0 menit baca 0 %

Kakan Kemenag Rohul Tinjau UN Paket B Ponpes Ar-Royyan

Ringkasan: ROKAN HULU (KEMENAG) Kakan Kemenag Rohul, Drs H Ahmad Supardi Hasibuan MA, didampingi Kasi Pendidikan Islam (Pendis) Drs H Syahruddin MSy, meninjau secara langsung pelaksanaan Ujian Nasional (UN) Paket B (setingkat MTs/SMP) pada Pondok Pesantren Ar-Royyan Aliantan Kec Kabun, Senin (22/4/2013) di Ali...
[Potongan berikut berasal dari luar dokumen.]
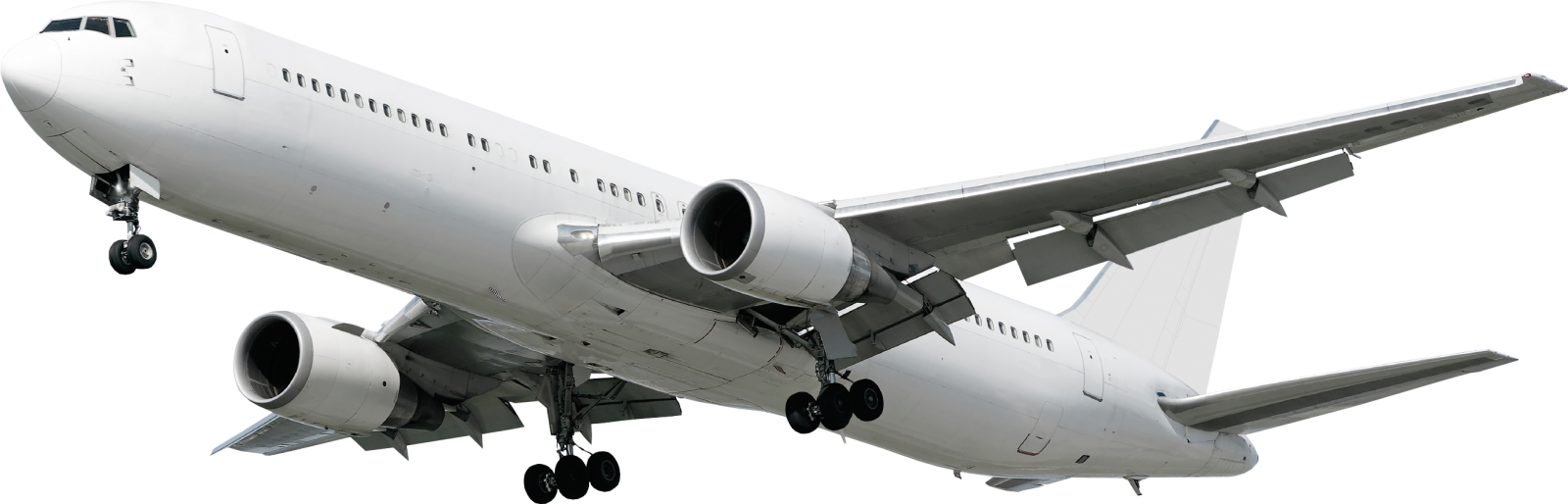an airplane flying in the air with its wheels down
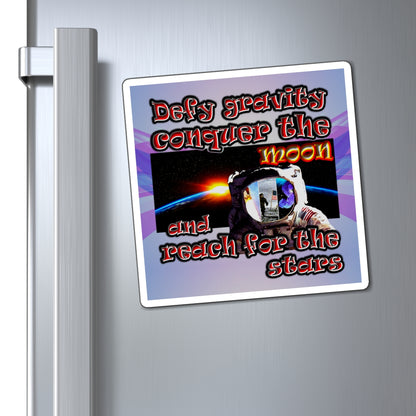 defy conquer reach - Magnets - (light blue-pink wave)
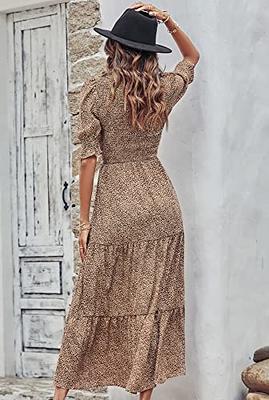 BTFBM Women Casual Spring Summer Dresses Tie V Neck Long Sleeve High Waist  Ruffle Tiered A Line Swing Tunic Mini Dress(Dot Apricot, Small) at  Women's  Clothing store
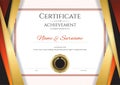 Luxury certificate template with elegant golden border frame, Di Royalty Free Stock Photo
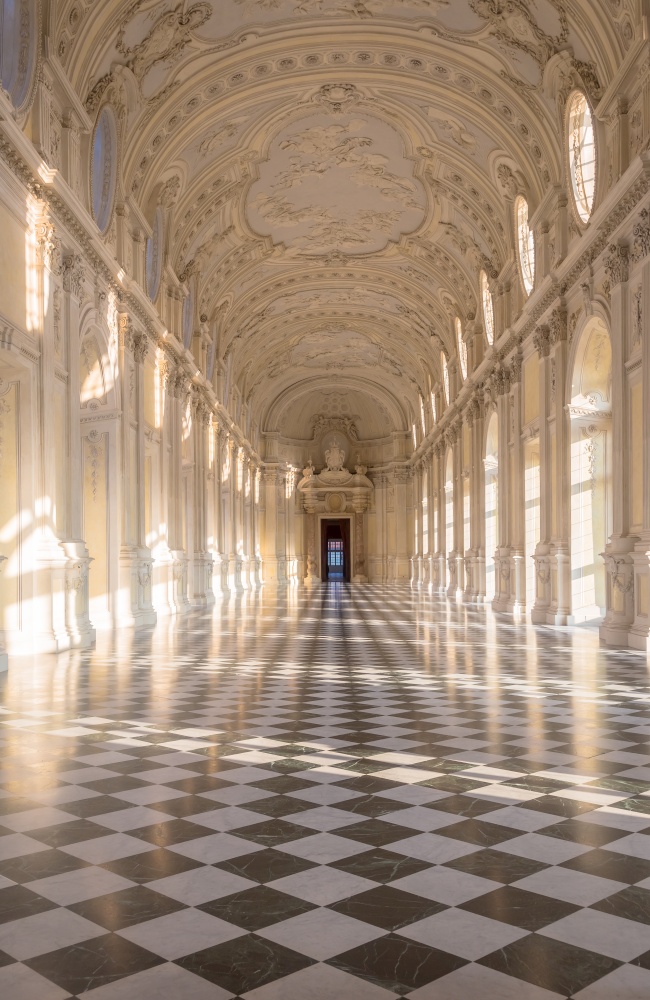 VENARIA REALE, ITALY - CIRCA SEPTEMBER 2020: luxury marble for this gallery interior. The Great Gallery is located in Reggia di Venaria Reale (Venaria Royal Palace)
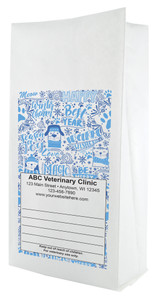 White paper veterinary prescription bag featuring veterinary prescription bags with winter-themed pet typography and snowflake design
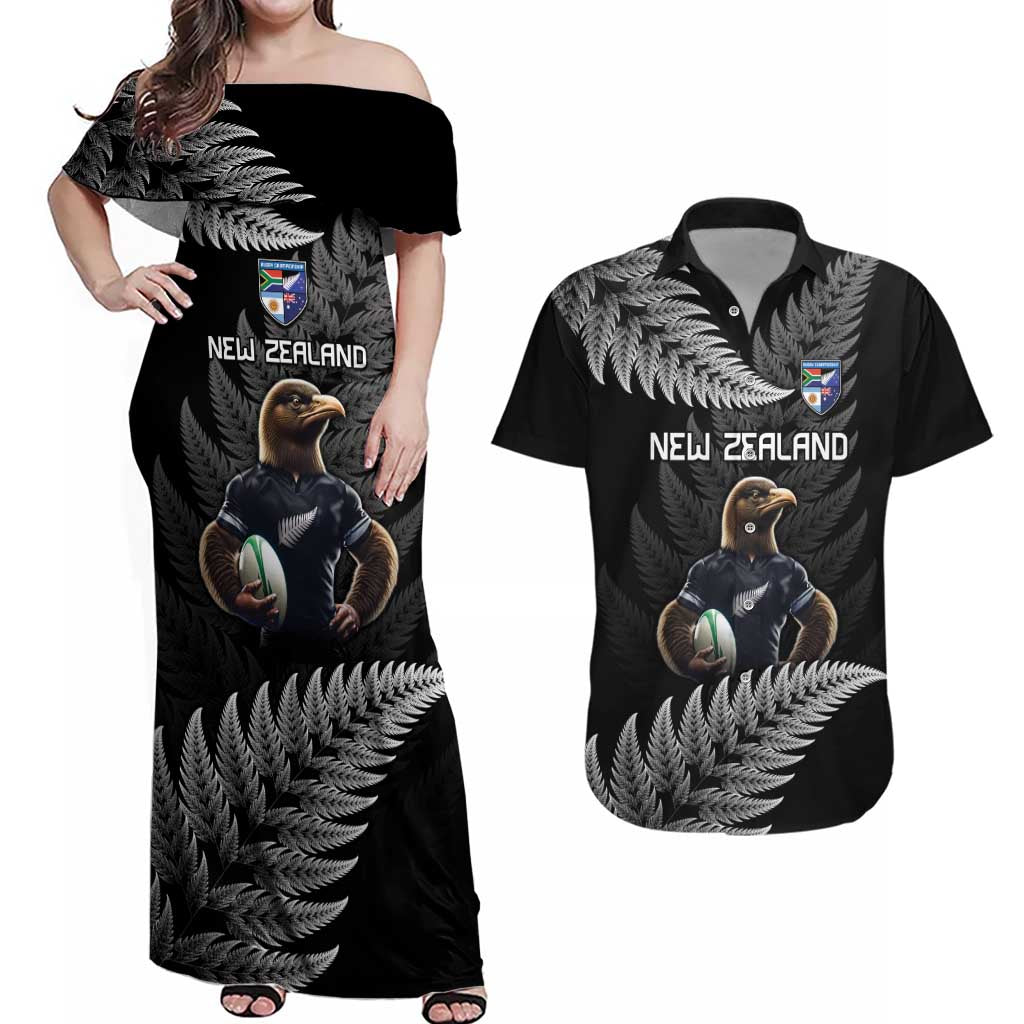 New Zealand Rugby Custom Couples Matching Off Shoulder Maxi Dress and Hawaiian Shirt Glory Be To Black Silver-fern - Polynesian Pride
ROKAN HULU (KEMENAG) Kakan Kemenag Rohul, Drs H Ahmad Supardi Hasibuan MA, didampingi Kasi Pendidikan Islam (Pendis) Drs H Syahruddin MSy, meninjau secara langsung pelaksanaan Ujian Nasional (UN) Paket B (setingkat MTs/SMP) pada Pondok Pesantren Ar-Royyan Aliantan Kec Kabun, Senin (22/4/2013) di Aliantan-Kabun. Dikatakannya, Ponpes Ar-Royyan adalah satu-satunya penyelenggara UN paket B di lingkungan Kemenag Rohul, yang diikuti sebanyak 14 orang peserta. Berdasarkan pantauan langsung di lapangan, UN berjalan dengan baik, tidak ada gangguan yang menghambat jalannya UN, semua soal dan LJK cukup, peserta UN hadir semua, pengawaspun hadir semua. Menurut Kakan, UN paket B ini setara dengan UN MTs/SMP, sehingga ijazahnyapun sama atau setara dengan ijazah MTs/SMP. UN paket B ini dikhususkan bagi pondok pesantren salafiah, sebab Ponpes ini bukan penyelenggara wajar dikdas Sembilan tahun. Ditambahkan Ahmad Supardi, MTs atau SMP adalah penyelenggara wajar dikdas 9 tahun dengan kurikulum yang telah ditetapkan oleh Menteri Agama bagi MTs dan oleh Menteri Pendidikan Nasional bagi SMP. Sedangkan bagi Ponpes Salafiah, memiliki kurikulum sendiri secara otonom, sehingga perlu diberikan ijazah setara dengan ijazah MTs/SMP. Sehingga dengan demikian, tammatan ponpes salafiah dapat melanjutkan ke madrasah/sekolah lain yang lebih tinggi di atasnya, yaitu MA/SMU/SMK atau dapat langsung masuk dunia kerja. Ijazah paket B sama atau setara dengan ijazah MTs/SMP, sehingga tidak perlu ada kekhawatiran bagi orang tua murid tentang masa depan anaknya. Semua hak yang ada bagi tamatan MTs/SMP ada juga bagi tamatan paket B. Keduanya memang berbeda, namun memiliki hak-hak yang sama, tegasnya. Dalam kunjungannya di Ponpes Ar-Royyan, Kakan Kemenag melakukan dialog bersama civitas academika Ponpes Ar-Royyan bertempat di Perpustakaan H Umar Somad. Ponpes ini ternyata menerapkan wajib menggunakan bahasa arab dan inggris bagi santrinya setiap hari, kecuali hari libur. Dan bagi yang melanggar akan diberikan sanksi sesuai ketentuan ponpes. Jika anak-anak tammat dari Ponpes Ar-Royyan ini, maka selain menguasai ilmu agama dengan berbasis kitab kuning, insya Allah juga akan mahir berbahasa arab dan berbahasa inggris, tegas Ahmad Supardi.***(Ash).